Auckland City Council should know better. While it’s true that the current site at Redvale is approaching its use-by date, landfills are a third world option for rubbish disposal, used in countries like Ghana and Bulgaria.

The 21st century option is treat the waste stream as a valuable resource by operating a waste-to-energy plant to recover much more of the metals and other re-usable materials before incinerating the rest in an ultra high temperature process which has the potential to be carbon negative and ecologically sound.

Options like turning plastic into fuel for aeroplanes and cars and road building is already being used overseas as well.

On a small scale, the cement plant at Portland shows what’s possible, burning around three million used tyres a year. Combusted at around 1400degC, what’s left is combined into the cement.

Opposition to the new dump in the Dome Valley is not nimbyism (not in my back yard), it’s realism. It shouldn’t be in anybody’s back yard!

While the vast majority of waste collected in New Zealand goes into rubbish dumps, over 2000 pyrolytic plants operate across the world in countries like Japan, Norway, Sweden, France, Germany, Belgium and recover a substantial value of material from the waste stream before turning the remainder into electricity, heat for industrial use, and slag for use in road building, leaving a small amount of residual ash.

In Singapore a newly commissioned waste-to-energy plant powers an adjacent waste water treatment plant turning used water into drinkable fresh water.

One in Auckland could do the same, and power a desalination plant using sea water to solve the city’s fresh water shortage problem.

A waste-to-energy plant south of Auckland would be close to New Zealand’s fastest growing cities – Hamilton, Rotorua, and Tauranga, and could take rubbish from the whole of the country and the Pacific Islands. Railways could carry the bulk of the load with a combination of rail and coastal shipping handling South Island rubbish.

This would take large numbers of heavy trucks off the road and be far more efficient, less polluting and make roads safer for other users. In the case of the proposed Dome Valley site, that would mean 300 fewer return trips by truck and trailer units on the main road north daily.
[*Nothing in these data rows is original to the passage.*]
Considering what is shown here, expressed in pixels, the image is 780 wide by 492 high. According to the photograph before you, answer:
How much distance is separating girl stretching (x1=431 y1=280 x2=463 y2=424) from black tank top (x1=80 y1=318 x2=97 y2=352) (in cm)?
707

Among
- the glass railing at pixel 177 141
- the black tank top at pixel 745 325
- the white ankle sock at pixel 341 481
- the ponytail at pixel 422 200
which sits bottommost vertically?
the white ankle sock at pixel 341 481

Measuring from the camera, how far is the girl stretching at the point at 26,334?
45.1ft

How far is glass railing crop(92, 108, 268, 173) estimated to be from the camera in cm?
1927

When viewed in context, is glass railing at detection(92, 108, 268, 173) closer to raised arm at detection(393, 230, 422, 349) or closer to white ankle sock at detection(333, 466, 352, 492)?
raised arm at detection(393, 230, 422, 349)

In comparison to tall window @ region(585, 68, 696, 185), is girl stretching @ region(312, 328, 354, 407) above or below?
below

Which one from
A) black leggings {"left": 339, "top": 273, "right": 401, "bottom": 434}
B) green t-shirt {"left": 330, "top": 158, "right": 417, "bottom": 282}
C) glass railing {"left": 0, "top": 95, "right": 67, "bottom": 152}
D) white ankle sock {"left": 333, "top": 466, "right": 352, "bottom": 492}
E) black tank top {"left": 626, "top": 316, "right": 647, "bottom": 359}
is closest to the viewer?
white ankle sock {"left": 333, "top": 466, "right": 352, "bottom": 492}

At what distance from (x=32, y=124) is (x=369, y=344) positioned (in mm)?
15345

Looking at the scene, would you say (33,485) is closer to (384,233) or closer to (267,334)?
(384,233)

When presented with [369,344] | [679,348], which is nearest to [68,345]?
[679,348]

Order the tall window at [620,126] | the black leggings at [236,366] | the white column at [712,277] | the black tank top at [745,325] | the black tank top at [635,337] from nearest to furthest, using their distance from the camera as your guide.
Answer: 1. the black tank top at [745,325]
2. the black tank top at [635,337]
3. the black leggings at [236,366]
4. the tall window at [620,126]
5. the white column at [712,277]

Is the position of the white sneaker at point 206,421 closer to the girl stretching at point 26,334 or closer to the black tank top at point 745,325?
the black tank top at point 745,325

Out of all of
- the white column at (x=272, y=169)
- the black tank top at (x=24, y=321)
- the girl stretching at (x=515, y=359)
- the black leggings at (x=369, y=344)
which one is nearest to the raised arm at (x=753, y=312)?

The argument against the new technology is that it is un-affordable, yet finding the money is actually the easiest part of putting the new technology into operation.

New Zealand’s central bank (the Reserve Bank) is owned by you and me - not exclusively of course - the other 5 million New Zealanders part own it as well. It’s administered on our behalf by the government.  It produces the notes and coins we have in our pockets and purses (which amount to less than 3% of the money supply), and it controls the financial system.

Since March last year it's been in the process of creating $100 billion dollars in new digital money and giving it to rich investors, bond dealers, and banks in exchange for government bonds - IOU’s for the money they previously lent to the government.

That money has fed the fires under the massive increases in house prices, stoked by even more money creation by the commercial banks themselves.

Just a small fraction of that $100 billion dollars could instead go to building a waste-to-energy plant, waste water treatment plant, desalination plant, and the rail capacity to transport the waste stream to them.

Government owned and commercially run, those 21st century plants would put New Zealand at the forefront of the drive for environmental leadership.

Environment Minister David Parker, when opening the new tyre burning plant said “"New Zealand needs to address its longstanding problem with waste, so we can become the low waste, low emissions economy we need to be. I congratulate Fletchers (with some government help) for making an investment that will bring long-term benefits and help us manage our waste responsibly."

Hear hear.

But Government rhetoric about climate change, waste reduction, and road safety won’t cut it.

It needs to take action now to stop the proposed new dump, pass legislation to stop nationwide dumping of rubbish in holes in the ground, and enable the Reserve Bank funding necessary to meet the objectives Mr Parker laid out.

The silence from central government on any such action is deafening.

No wonder Dome Valley residents are up in arms.